## Goal of the exercise
In the records below, find the line with "Gulf Coast Ribbon", then copy each line exactly until you have copied the line with "Bali Night safari". Leave any picture out.

## Entries provided
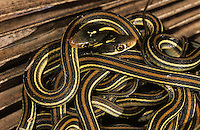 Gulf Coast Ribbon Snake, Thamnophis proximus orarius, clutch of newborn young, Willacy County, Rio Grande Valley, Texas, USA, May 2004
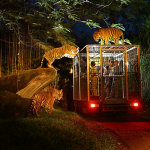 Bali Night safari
--
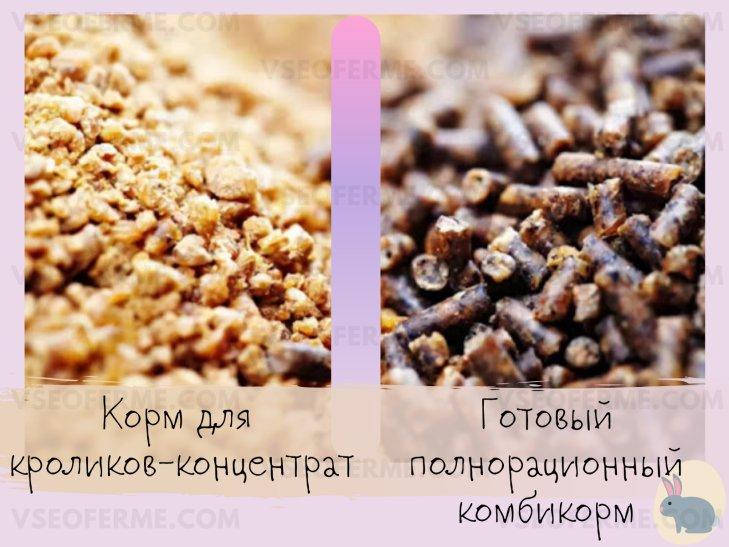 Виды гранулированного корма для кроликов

## Completed exercise
 Gulf Coast Ribbon Snake, Thamnophis proximus orarius, clutch of newborn young, Willacy County, Rio Grande Valley, Texas, USA, May 2004
 Bali Night safari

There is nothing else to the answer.